Slain mining magnate Brett Kebble was one of Sports Minister Fikile Mbalula’s earliest mentors, coaching him on what to say and how to say it at ANC Youth League rallies, a new book, Killing Kebble, by journalist Mandy Wiener, reveals.
Kebble was a known benefactor of youth league leaders at the time, notably, Andile Nkuhlu and Lunga Ncwana.
Although the book focuses largely on the murder trial that followed Kebble’s alleged “assisted suicide”, Wiener devotes some space to his relationships with the league’s young leaders in the early 2000s.
Mbalula was then preparing to become league president and spent much time at Kebble’s home in the upmarket Johannesburg suburb of Atholl.
Wiener quotes Kebble’s butler, Andrew Minnaar, who provided “scandalous recollections” of Mbalula’s behaviour during visits to Kebble’s house.
Minnaar told Wiener that Kebble bought pay-as-you-go phones for the league members and would use only specific handsets to communicate with them.
“Brett was coaching the ANC Youth League and those phones were bought particularly for a youth league rally so Brett could stay in touch with them in terms of what they’d say, how they’d say it, what would happen.

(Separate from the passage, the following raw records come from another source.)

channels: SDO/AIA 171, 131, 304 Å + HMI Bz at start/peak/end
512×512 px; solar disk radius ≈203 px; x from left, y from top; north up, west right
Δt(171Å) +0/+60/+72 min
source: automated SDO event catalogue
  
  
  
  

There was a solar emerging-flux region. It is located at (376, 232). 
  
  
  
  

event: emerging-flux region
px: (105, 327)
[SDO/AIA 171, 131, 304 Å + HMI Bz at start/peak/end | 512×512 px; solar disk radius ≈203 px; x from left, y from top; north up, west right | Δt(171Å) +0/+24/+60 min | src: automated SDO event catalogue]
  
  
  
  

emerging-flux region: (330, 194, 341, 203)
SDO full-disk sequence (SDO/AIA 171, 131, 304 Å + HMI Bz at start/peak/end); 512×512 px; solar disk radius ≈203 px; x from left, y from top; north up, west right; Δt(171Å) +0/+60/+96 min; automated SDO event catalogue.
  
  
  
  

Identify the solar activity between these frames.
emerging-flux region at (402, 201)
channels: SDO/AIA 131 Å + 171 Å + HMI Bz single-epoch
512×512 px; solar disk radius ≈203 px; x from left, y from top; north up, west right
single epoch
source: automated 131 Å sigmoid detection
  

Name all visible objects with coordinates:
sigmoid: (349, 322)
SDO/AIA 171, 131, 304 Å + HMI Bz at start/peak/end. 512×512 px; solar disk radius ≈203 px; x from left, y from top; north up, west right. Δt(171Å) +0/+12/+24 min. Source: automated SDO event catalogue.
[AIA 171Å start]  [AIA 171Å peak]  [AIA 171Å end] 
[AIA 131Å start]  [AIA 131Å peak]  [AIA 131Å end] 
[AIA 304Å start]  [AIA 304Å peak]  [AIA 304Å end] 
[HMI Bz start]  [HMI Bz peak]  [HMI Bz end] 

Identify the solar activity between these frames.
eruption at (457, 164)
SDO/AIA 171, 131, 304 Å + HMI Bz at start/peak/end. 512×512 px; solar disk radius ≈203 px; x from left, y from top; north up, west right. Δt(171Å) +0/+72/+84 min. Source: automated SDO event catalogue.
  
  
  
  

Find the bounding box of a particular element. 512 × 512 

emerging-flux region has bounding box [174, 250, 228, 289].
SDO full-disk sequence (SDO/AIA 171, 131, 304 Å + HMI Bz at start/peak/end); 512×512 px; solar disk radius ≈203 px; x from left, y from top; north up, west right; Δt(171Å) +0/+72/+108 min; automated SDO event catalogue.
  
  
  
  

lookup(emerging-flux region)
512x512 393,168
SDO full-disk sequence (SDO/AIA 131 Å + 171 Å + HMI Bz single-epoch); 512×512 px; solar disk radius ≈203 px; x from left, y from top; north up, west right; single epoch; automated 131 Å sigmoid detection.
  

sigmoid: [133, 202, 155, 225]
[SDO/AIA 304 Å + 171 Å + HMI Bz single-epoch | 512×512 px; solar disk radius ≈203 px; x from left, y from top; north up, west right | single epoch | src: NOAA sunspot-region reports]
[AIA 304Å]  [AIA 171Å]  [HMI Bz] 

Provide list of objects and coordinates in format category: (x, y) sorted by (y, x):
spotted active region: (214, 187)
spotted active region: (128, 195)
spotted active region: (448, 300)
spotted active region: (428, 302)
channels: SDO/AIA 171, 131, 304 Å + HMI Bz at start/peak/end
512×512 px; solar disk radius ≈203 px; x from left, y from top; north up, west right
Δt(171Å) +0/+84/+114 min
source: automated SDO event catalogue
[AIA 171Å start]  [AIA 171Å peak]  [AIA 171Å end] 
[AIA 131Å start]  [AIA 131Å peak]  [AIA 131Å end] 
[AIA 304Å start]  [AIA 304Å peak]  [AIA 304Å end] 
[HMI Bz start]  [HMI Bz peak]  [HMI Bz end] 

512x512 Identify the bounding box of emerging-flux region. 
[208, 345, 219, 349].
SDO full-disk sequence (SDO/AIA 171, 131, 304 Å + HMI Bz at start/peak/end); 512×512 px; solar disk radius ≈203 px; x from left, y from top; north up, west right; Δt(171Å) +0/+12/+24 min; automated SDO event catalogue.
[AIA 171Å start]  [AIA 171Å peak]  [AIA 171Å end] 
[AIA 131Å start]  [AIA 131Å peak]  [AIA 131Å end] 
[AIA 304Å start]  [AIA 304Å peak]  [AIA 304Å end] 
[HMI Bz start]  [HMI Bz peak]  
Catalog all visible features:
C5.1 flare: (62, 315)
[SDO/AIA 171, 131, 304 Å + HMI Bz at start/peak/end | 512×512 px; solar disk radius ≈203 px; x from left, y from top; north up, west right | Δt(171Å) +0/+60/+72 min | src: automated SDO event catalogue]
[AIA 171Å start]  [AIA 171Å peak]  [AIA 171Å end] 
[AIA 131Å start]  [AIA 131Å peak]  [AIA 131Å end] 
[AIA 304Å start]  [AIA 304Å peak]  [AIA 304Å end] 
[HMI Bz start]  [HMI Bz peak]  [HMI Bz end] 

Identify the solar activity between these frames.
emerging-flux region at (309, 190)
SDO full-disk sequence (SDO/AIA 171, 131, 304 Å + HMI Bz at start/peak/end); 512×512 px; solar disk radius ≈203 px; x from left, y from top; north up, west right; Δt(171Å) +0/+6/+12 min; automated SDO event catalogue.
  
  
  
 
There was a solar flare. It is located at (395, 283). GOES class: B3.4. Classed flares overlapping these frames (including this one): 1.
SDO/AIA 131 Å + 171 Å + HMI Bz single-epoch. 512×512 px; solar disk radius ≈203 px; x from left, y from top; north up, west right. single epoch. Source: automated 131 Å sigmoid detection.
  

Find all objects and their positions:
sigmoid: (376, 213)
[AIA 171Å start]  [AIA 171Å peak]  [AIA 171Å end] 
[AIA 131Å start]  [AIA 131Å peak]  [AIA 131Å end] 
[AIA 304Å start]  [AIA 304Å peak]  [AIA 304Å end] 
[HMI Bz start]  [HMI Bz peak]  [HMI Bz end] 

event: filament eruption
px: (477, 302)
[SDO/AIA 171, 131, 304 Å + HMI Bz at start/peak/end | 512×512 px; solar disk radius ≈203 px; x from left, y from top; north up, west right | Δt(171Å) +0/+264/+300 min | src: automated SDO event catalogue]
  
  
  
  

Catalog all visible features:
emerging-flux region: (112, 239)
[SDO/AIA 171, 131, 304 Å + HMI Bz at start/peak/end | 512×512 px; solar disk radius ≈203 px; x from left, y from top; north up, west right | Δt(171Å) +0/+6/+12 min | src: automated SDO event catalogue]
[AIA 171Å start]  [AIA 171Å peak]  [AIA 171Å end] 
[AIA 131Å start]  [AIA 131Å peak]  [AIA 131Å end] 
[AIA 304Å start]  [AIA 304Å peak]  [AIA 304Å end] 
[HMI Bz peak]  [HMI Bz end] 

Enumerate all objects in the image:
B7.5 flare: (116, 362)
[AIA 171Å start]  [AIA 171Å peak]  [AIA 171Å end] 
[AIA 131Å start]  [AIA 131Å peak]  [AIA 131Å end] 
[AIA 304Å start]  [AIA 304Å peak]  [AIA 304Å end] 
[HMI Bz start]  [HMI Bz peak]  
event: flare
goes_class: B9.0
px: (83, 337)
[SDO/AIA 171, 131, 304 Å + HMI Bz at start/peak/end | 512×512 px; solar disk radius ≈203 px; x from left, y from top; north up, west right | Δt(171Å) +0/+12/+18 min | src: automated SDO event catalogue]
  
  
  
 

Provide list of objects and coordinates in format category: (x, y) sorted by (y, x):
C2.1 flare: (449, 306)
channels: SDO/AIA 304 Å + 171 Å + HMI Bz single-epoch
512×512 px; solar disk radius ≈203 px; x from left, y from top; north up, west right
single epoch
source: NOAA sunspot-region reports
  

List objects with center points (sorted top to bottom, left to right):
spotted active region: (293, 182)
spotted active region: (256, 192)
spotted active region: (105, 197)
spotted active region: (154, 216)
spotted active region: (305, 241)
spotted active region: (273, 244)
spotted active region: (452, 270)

“Fikile was here often. He’d come here and in like an hour he’d finish a bottle of Johnny Walker Blue Label. Flat. Flat,” Minnaar told Wiener. “They were like children in the house. They’d always be looking for something to eat and would drink only champagne.”
Minnaar remembers a Christmas party at Kebble’s home that “was like a children’s party the way they were behaving. Fikile was quite arrogant. He treated me just like a thing.”
‘Used to the good life’
Contacted by the Mail & Guardian, Mbalula was outraged at Minnaar’s comments saying he was used to the good life before he met Kebble.
“Socially I wasn’t a moegoe. Minnaar is a shameless moron who wants to be rich at the expense of a dead man. If there’s anybody who is coached it is him. He is coached by the [now defunct] Scorpions, those are his handlers.”
Kebble’s former personal assistant, Laura Sham, confirmed Minnaar’s version of events to Wiener. “They’d be fine when they arrived, but the more they drank, they’d become hooligans. I knew Fikile drank quite a bit. They behaved like absolute hooligans.”
Mbalula turned out to be a fair-weather friend. Sham remembers the day Kebble’s youth league associates refused to acknowledge him or his financial support for them.
“He gave them R4-million for their conference one year. Brett’s name was in the papers a lot at the time and he wasn’t looking good. They actually said to him ‘please don’t come to the conference’ after he funded their conference — Brett came into the office and he was so downtrodden. He said to me: ‘How quickly they forget’ — It was a slap in the face.”
Former youth league leaders deny this, claiming that Kebble was invited to the 2004 conference at Nasrec outside Johannesburg but decided not to attend. After Kebble’s death in 2005, the trustees of his estate reportedly sent letters of demand to the ANC and Ncwana, who they claim owed the estate R14-million. Ncwana claimed that the money from Kebble was payment for services he had rendered to Kebble’s company, JCI.
This week Mbalula said his relationship with Kebble was cordial, but that he did not see him as a mentor.
“I couldn’t be coached by anyone. Kebble was well versed and well informed, he had views that he would share with us, but that doesn’t amount to coaching.” Mbalula admitted, however, that he had a “direct line” to Kebble and that on the day of his death they had spoken on the phone while Kebble was driving to see business associate Sello Rasethaba.
“When I heard he was dead I drove from Polokwane to his house and found [businessman] John Stratton coordinating condolences.” Kebble’s relationship with the youth league and its leaders was one of mutual benefit, Mbalula said.
“He wanted political capital out of that relationship to advance his business interests and the youth league wanted to advance its business interests.” Nkuhlu said he was employed by Kebble at the time and that there was, therefore, nothing wrong with visiting his house.
“Brett was our friend. We will always honour him. We’ll never disown him. Even with all these things, he was good to us. He gave us a chance to build our own companies,” Nkuhlu said.
He said that the claims by Kebble’s staff cited by Wiener were an attempt to cast Mbalula in a bad light because of the ANC’s conference next year, when he is expected to contest the position of secretary general. Ncwana declined to comment.